## Required action:
Return the records below exactly, leaving nothing out.

## Given records:
━━━━━━━━━━

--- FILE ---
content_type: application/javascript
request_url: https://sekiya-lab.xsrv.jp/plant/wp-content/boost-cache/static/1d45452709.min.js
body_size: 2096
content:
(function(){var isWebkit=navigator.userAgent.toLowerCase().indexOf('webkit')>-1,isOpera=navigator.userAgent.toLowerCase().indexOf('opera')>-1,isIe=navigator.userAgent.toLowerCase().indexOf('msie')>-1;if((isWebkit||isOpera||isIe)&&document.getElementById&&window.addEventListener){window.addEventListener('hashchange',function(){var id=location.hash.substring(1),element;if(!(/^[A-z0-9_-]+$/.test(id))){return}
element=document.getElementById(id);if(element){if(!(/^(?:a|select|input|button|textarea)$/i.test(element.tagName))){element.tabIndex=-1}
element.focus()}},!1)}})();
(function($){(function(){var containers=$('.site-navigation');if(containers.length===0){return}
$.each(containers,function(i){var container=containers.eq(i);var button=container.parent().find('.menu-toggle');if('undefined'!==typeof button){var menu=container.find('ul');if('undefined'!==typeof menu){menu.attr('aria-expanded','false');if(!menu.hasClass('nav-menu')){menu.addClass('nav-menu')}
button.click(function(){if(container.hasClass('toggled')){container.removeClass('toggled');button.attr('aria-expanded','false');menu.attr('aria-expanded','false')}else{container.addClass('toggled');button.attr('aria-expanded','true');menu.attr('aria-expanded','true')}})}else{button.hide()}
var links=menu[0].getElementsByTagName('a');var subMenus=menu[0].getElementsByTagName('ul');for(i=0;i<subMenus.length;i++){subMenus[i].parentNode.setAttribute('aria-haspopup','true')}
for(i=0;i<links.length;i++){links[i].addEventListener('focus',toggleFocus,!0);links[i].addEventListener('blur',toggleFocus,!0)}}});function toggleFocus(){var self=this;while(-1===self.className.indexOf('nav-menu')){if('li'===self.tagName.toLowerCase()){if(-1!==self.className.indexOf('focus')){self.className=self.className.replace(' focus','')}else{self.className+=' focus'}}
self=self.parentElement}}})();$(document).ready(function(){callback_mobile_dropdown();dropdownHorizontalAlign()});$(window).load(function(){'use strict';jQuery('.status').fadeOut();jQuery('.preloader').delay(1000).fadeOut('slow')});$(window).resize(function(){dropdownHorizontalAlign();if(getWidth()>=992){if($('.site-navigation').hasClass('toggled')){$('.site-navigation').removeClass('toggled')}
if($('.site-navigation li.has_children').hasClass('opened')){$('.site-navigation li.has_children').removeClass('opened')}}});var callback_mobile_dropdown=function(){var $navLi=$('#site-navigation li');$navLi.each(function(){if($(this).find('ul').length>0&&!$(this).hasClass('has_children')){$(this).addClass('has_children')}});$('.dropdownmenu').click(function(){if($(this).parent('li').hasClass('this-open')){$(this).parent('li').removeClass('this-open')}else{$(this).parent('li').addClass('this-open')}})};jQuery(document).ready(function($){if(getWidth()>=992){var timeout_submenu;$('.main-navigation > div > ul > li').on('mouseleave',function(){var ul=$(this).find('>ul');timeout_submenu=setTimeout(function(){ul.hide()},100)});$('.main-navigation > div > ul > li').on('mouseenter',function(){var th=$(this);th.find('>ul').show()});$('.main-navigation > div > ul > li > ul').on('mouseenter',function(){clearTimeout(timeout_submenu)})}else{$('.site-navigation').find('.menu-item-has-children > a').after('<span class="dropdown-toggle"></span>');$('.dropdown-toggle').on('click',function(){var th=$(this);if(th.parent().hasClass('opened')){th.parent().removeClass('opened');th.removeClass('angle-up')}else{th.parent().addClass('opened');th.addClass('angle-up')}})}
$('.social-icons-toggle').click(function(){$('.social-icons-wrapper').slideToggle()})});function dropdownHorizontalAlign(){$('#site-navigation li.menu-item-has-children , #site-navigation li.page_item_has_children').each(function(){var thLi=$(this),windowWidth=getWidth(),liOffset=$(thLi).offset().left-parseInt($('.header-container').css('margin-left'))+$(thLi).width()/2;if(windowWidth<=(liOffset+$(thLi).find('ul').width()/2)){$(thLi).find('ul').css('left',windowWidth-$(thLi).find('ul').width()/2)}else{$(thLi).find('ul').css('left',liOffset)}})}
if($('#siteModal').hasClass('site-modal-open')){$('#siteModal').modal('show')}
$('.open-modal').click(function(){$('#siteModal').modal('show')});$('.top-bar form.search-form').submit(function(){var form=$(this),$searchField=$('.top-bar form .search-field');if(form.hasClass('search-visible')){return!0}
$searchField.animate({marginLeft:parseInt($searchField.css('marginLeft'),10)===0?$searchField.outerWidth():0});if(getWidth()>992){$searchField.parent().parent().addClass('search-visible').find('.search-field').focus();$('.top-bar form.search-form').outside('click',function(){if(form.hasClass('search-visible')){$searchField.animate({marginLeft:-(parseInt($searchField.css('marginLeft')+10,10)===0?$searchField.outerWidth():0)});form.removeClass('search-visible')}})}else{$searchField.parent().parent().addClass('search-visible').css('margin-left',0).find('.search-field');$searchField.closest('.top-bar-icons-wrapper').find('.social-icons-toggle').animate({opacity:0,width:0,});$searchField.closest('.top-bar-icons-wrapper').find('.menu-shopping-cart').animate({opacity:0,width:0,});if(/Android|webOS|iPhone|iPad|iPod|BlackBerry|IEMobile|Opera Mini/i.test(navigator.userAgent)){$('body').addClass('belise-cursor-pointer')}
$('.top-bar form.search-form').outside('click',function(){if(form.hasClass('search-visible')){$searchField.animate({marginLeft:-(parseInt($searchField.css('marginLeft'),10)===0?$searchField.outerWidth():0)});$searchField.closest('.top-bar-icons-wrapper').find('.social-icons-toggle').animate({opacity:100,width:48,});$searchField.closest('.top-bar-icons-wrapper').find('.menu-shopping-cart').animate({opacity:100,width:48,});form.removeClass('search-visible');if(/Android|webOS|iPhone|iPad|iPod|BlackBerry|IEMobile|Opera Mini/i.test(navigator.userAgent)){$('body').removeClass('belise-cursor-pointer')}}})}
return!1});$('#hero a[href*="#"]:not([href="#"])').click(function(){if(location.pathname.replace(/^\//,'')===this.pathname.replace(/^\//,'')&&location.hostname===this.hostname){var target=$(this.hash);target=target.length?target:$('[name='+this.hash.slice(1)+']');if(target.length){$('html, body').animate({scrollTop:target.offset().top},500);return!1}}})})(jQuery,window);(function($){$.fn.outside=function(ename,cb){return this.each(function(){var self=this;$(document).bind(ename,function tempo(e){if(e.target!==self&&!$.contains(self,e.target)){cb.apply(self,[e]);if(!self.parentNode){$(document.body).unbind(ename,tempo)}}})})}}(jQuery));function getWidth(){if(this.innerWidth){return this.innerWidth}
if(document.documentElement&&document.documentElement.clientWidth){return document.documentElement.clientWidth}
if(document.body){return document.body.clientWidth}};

━━━━━━━━━━

## Written response:
--- FILE ---
content_type: application/javascript
request_url: https://sekiya-lab.xsrv.jp/plant/wp-content/boost-cache/static/1d45452709.min.js
body_size: 2096
content:
(function(){var isWebkit=navigator.userAgent.toLowerCase().indexOf('webkit')>-1,isOpera=navigator.userAgent.toLowerCase().indexOf('opera')>-1,isIe=navigator.userAgent.toLowerCase().indexOf('msie')>-1;if((isWebkit||isOpera||isIe)&&document.getElementById&&window.addEventListener){window.addEventListener('hashchange',function(){var id=location.hash.substring(1),element;if(!(/^[A-z0-9_-]+$/.test(id))){return}
element=document.getElementById(id);if(element){if(!(/^(?:a|select|input|button|textarea)$/i.test(element.tagName))){element.tabIndex=-1}
element.focus()}},!1)}})();
(function($){(function(){var containers=$('.site-navigation');if(containers.length===0){return}
$.each(containers,function(i){var container=containers.eq(i);var button=container.parent().find('.menu-toggle');if('undefined'!==typeof button){var menu=container.find('ul');if('undefined'!==typeof menu){menu.attr('aria-expanded','false');if(!menu.hasClass('nav-menu')){menu.addClass('nav-menu')}
button.click(function(){if(container.hasClass('toggled')){container.removeClass('toggled');button.attr('aria-expanded','false');menu.attr('aria-expanded','false')}else{container.addClass('toggled');button.attr('aria-expanded','true');menu.attr('aria-expanded','true')}})}else{button.hide()}
var links=menu[0].getElementsByTagName('a');var subMenus=menu[0].getElementsByTagName('ul');for(i=0;i<subMenus.length;i++){subMenus[i].parentNode.setAttribute('aria-haspopup','true')}
for(i=0;i<links.length;i++){links[i].addEventListener('focus',toggleFocus,!0);links[i].addEventListener('blur',toggleFocus,!0)}}});function toggleFocus(){var self=this;while(-1===self.className.indexOf('nav-menu')){if('li'===self.tagName.toLowerCase()){if(-1!==self.className.indexOf('focus')){self.className=self.className.replace(' focus','')}else{self.className+=' focus'}}
self=self.parentElement}}})();$(document).ready(function(){callback_mobile_dropdown();dropdownHorizontalAlign()});$(window).load(function(){'use strict';jQuery('.status').fadeOut();jQuery('.preloader').delay(1000).fadeOut('slow')});$(window).resize(function(){dropdownHorizontalAlign();if(getWidth()>=992){if($('.site-navigation').hasClass('toggled')){$('.site-navigation').removeClass('toggled')}
if($('.site-navigation li.has_children').hasClass('opened')){$('.site-navigation li.has_children').removeClass('opened')}}});var callback_mobile_dropdown=function(){var $navLi=$('#site-navigation li');$navLi.each(function(){if($(this).find('ul').length>0&&!$(this).hasClass('has_children')){$(this).addClass('has_children')}});$('.dropdownmenu').click(function(){if($(this).parent('li').hasClass('this-open')){$(this).parent('li').removeClass('this-open')}else{$(this).parent('li').addClass('this-open')}})};jQuery(document).ready(function($){if(getWidth()>=992){var timeout_submenu;$('.main-navigation > div > ul > li').on('mouseleave',function(){var ul=$(this).find('>ul');timeout_submenu=setTimeout(function(){ul.hide()},100)});$('.main-navigation > div > ul > li').on('mouseenter',function(){var th=$(this);th.find('>ul').show()});$('.main-navigation > div > ul > li > ul').on('mouseenter',function(){clearTimeout(timeout_submenu)})}else{$('.site-navigation').find('.menu-item-has-children > a').after('<span class="dropdown-toggle"></span>');$('.dropdown-toggle').on('click',function(){var th=$(this);if(th.parent().hasClass('opened')){th.parent().removeClass('opened');th.removeClass('angle-up')}else{th.parent().addClass('opened');th.addClass('angle-up')}})}
$('.social-icons-toggle').click(function(){$('.social-icons-wrapper').slideToggle()})});function dropdownHorizontalAlign(){$('#site-navigation li.menu-item-has-children , #site-navigation li.page_item_has_children').each(function(){var thLi=$(this),windowWidth=getWidth(),liOffset=$(thLi).offset().left-parseInt($('.header-container').css('margin-left'))+$(thLi).width()/2;if(windowWidth<=(liOffset+$(thLi).find('ul').width()/2)){$(thLi).find('ul').css('left',windowWidth-$(thLi).find('ul').width()/2)}else{$(thLi).find('ul').css('left',liOffset)}})}
if($('#siteModal').hasClass('site-modal-open')){$('#siteModal').modal('show')}
$('.open-modal').click(function(){$('#siteModal').modal('show')});$('.top-bar form.search-form').submit(function(){var form=$(this),$searchField=$('.top-bar form .search-field');if(form.hasClass('search-visible')){return!0}
$searchField.animate({marginLeft:parseInt($searchField.css('marginLeft'),10)===0?$searchField.outerWidth():0});if(getWidth()>992){$searchField.parent().parent().addClass('search-visible').find('.search-field').focus();$('.top-bar form.search-form').outside('click',function(){if(form.hasClass('search-visible')){$searchField.animate({marginLeft:-(parseInt($searchField.css('marginLeft')+10,10)===0?$searchField.outerWidth():0)});form.removeClass('search-visible')}})}else{$searchField.parent().parent().addClass('search-visible').css('margin-left',0).find('.search-field');$searchField.closest('.top-bar-icons-wrapper').find('.social-icons-toggle').animate({opacity:0,width:0,});$searchField.closest('.top-bar-icons-wrapper').find('.menu-shopping-cart').animate({opacity:0,width:0,});if(/Android|webOS|iPhone|iPad|iPod|BlackBerry|IEMobile|Opera Mini/i.test(navigator.userAgent)){$('body').addClass('belise-cursor-pointer')}
$('.top-bar form.search-form').outside('click',function(){if(form.hasClass('search-visible')){$searchField.animate({marginLeft:-(parseInt($searchField.css('marginLeft'),10)===0?$searchField.outerWidth():0)});$searchField.closest('.top-bar-icons-wrapper').find('.social-icons-toggle').animate({opacity:100,width:48,});$searchField.closest('.top-bar-icons-wrapper').find('.menu-shopping-cart').animate({opacity:100,width:48,});form.removeClass('search-visible');if(/Android|webOS|iPhone|iPad|iPod|BlackBerry|IEMobile|Opera Mini/i.test(navigator.userAgent)){$('body').removeClass('belise-cursor-pointer')}}})}
return!1});$('#hero a[href*="#"]:not([href="#"])').click(function(){if(location.pathname.replace(/^\//,'')===this.pathname.replace(/^\//,'')&&location.hostname===this.hostname){var target=$(this.hash);target=target.length?target:$('[name='+this.hash.slice(1)+']');if(target.length){$('html, body').animate({scrollTop:target.offset().top},500);return!1}}})})(jQuery,window);(function($){$.fn.outside=function(ename,cb){return this.each(function(){var self=this;$(document).bind(ename,function tempo(e){if(e.target!==self&&!$.contains(self,e.target)){cb.apply(self,[e]);if(!self.parentNode){$(document.body).unbind(ename,tempo)}}})})}}(jQuery));function getWidth(){if(this.innerWidth){return this.innerWidth}
if(document.documentElement&&document.documentElement.clientWidth){return document.documentElement.clientWidth}
if(document.body){return document.body.clientWidth}};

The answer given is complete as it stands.